Koleżanka, o której myślałam, zrobiła mi właśnie fantastyczną niespodziankę i napisała do mnie maila. Wszystko wskazuje na to, że wkrótce będziemy miały okazję się zobaczyć i porozmawiać o starych czasach i zupełnie nowych przygodach w życiu każdej z nas. Poczucie humoru mamy podobne i już się bardzo cieszę na to spotkanie! A póki co, myślę, że mogę Wam opowiedzieć o jednym z naszych zabawnych zdarzeń, jeszcze z warszawskich czasów studenckich. Inna nasza koleżanka z roku, Megi, brała ślub. Wybierałyśmy się zatem do kościoła, gdzieś na drugim końcu miasta, żeby towarzyszyć jej w ten szczególny dzień. Ja dodatkowo ze specjalną misją, bo miałam uwiecznić całą ceremonię na zdjęciach (Megi zaufała mi na tyle, że zrezygnowała z usług profesjonalnego fotografa, bardzo mi to schlebiało, oczywiście, ale stres też był spory...). Pogoda zupełnie nam nie sprzyjała, lało jak diabli... Kiedy wreszcie dotarłyśmy do tego kościoła (chyba po trzech autobusowych przesiadkach), byłyśmy przemoczone. Za to w szpilkach… 
Weszłyśmy do środka, a ja zaczęłam się rozglądać, żeby wybrać najlepsze miejsce do pstrykania i sprawdzić, czy będę potrzebowała dodatkowego oświetlenia. Ceremonia miała się zacząć za jakieś piętnaście minut. W drzwiach pojawił się tłum weselnych gości, którzy szybko zajęli miejsca w ławkach, a do nas podszedł jakiś mężczyzna i zapytał, czy jesteśmy koleżankami EwyNie wiedziałyśmy zupełnie, o kogo chodzi. A on na to, oburzony, że przecież Ewa za dziesięć minut bierze tu ślub. Zrobiło nam się zimno, bo nasza przyjaciółka nazywała się przecież zupełnie inaczej… Pomyślałam: „Boże! Najważniejszy dzień w jej życiu, a my pomyliłyśmy kościoły, zdjęć nie będzie…”. I już chciałyśmy dzwonić po taksówkę, kiedy do nas dotarło, że skoro to nie ten kościół, to pojęcia zielonego nie mamy, dokąd powinnyśmy się udać. A jakże teraz dzwonić do panny młodej...? Przytomnie (o dziwo!) wymyśliłyśmy, żeby pójść do zakrystii. Zastałyśmy tam sympatyczną zakonnicę, która wysłuchała nas z rozbawieniem, a potem zajrzała do jakiejś księgi i oznajmiła, że ślub przyjaciółki owszem, odbędzie się w tym miejscu, ale… za godzinę. Kamień z serca...

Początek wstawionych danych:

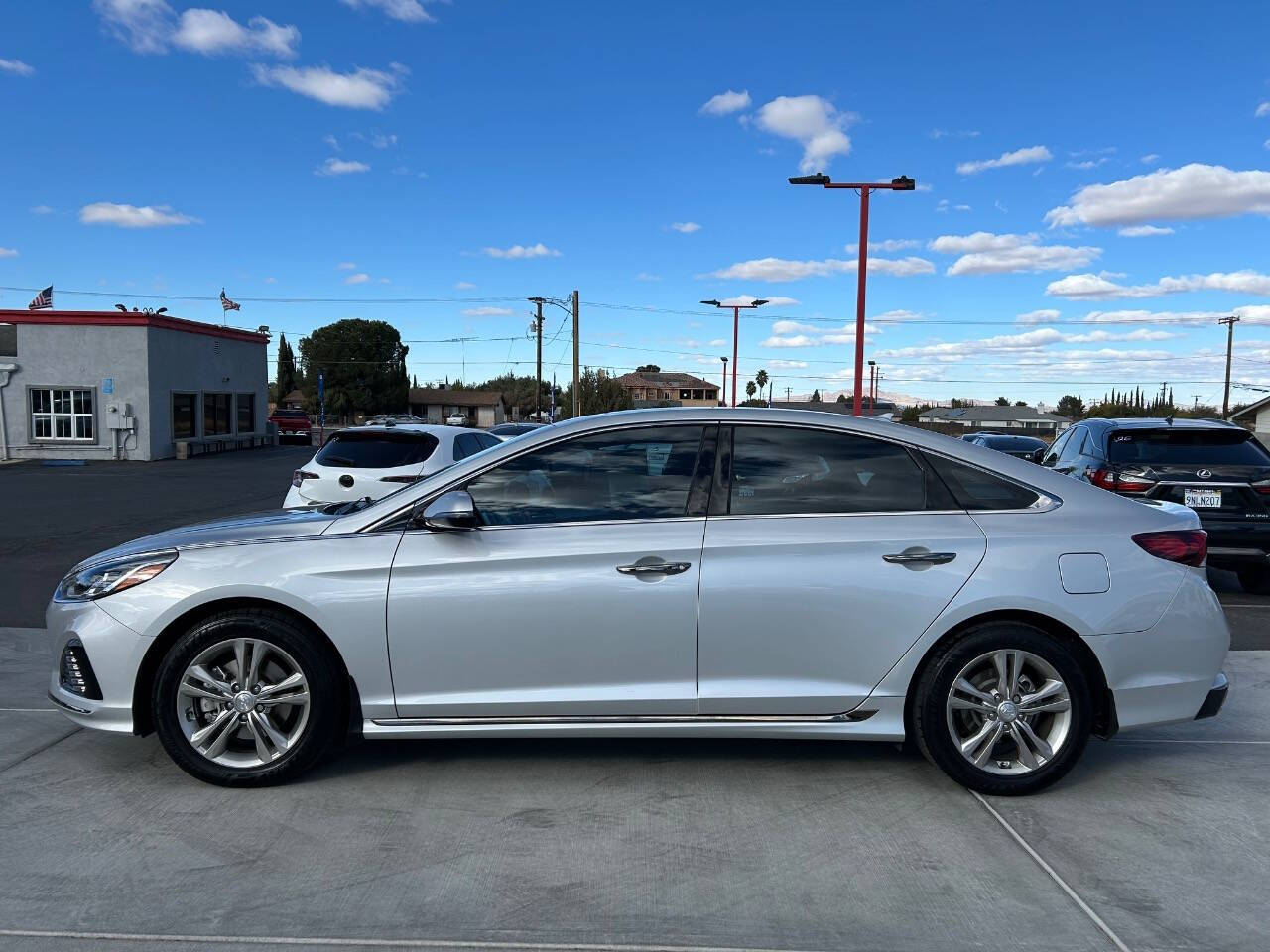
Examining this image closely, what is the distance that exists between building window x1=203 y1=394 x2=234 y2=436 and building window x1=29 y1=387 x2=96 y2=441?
179 inches

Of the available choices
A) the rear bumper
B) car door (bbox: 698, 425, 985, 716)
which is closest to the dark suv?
the rear bumper

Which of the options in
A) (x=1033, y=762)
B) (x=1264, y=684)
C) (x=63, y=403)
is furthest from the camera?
(x=63, y=403)

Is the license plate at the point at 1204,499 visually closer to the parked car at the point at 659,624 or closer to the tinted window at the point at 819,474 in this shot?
the parked car at the point at 659,624

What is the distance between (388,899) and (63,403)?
3160 centimetres

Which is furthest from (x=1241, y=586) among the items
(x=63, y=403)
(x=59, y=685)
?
(x=63, y=403)

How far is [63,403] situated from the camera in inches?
1171

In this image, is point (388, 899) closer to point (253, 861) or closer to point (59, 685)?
point (253, 861)

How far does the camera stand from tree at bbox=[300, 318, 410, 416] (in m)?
97.0

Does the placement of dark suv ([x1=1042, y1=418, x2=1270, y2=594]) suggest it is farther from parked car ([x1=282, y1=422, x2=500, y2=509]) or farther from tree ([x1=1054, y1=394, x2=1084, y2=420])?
tree ([x1=1054, y1=394, x2=1084, y2=420])

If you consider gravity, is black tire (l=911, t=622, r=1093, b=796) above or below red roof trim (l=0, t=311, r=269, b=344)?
below

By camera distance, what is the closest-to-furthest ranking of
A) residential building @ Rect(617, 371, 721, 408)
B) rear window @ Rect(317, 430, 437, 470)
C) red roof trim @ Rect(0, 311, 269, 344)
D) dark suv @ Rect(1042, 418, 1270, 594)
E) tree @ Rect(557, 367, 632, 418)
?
dark suv @ Rect(1042, 418, 1270, 594) → rear window @ Rect(317, 430, 437, 470) → red roof trim @ Rect(0, 311, 269, 344) → tree @ Rect(557, 367, 632, 418) → residential building @ Rect(617, 371, 721, 408)

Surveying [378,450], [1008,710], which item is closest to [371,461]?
[378,450]

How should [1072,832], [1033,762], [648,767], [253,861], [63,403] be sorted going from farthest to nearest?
[63,403]
[648,767]
[1033,762]
[1072,832]
[253,861]

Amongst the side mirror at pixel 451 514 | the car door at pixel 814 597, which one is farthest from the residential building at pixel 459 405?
the car door at pixel 814 597
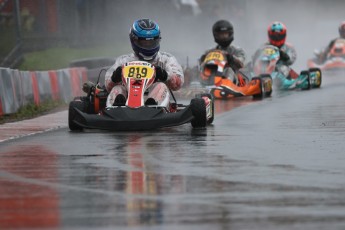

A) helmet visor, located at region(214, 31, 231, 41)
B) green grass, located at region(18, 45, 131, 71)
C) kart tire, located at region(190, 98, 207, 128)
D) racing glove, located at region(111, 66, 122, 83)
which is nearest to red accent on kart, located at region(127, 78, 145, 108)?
racing glove, located at region(111, 66, 122, 83)

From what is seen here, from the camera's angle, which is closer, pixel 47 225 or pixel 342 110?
pixel 47 225

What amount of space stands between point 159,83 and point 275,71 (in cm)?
1126

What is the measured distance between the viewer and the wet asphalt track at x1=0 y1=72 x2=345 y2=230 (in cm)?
688

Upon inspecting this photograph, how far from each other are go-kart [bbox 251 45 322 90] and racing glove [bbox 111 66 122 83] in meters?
10.9

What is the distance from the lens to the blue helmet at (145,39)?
14.8 metres

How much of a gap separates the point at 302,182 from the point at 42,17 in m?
18.4

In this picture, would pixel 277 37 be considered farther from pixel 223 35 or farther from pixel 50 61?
pixel 50 61

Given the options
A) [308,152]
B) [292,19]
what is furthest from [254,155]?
[292,19]

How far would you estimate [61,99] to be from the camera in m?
20.8

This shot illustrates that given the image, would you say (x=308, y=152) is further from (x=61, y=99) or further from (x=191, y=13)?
(x=191, y=13)

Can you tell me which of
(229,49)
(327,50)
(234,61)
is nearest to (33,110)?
(234,61)

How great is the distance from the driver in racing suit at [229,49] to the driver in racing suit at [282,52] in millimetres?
2919

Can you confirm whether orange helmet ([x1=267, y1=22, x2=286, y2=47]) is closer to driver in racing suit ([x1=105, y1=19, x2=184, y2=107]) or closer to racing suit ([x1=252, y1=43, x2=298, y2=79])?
racing suit ([x1=252, y1=43, x2=298, y2=79])

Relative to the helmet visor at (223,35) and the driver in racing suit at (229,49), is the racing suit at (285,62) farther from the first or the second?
the helmet visor at (223,35)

Szczęśliwickie kaczki, najfajniejsze na świecie...

Siostrzyczka była tak miła, że zaproponowała, żebyśmy poczekały w zakrystii. Nie powiem, warto było. Przez uchylone drzwi podglądałyśmy sobie młodą parę. Zapytałam siostrę, czy lubi śluby. Odpowiedziała, że woli pogrzeby. Miałam chyba dość dziwną minę, bo od razu pospieszyła z wyjaśnieniem: „Bo wiesz, oni to mają już wszystko za sobą…”. Kiedy nadszedł moment komunii, ksiądz podszedł do nowożeńców z winem. Młoda żona wyraźnie się skrzywiła. „O, nie smakowało jej nasze wino” – zauważyła siostra. Na to ja, jako zadeklarowana miłośniczka wina: „Tak? A jakie wy tu macie wino? Bo u mnie na wiejskiej parafii proboszcz zawsze ma coś przyzwoitego”. W odpowiedzi siostra… otworzyła kredens. Zobaczyłam poustawiane równiutko butelki tokaju. „Ależ proszę siostry, to jest całkiem niezłe wino!” – stwierdziłam z entuzjazmem. Ona na to: „To może chcecie flaszeczkę?”. Wizja picia mszalnego wina jakoś nam nie bardzo przypadła do gustu, więc grzecznie podziękowałyśmy. A potem był wreszcie ślub naszej Megi... :)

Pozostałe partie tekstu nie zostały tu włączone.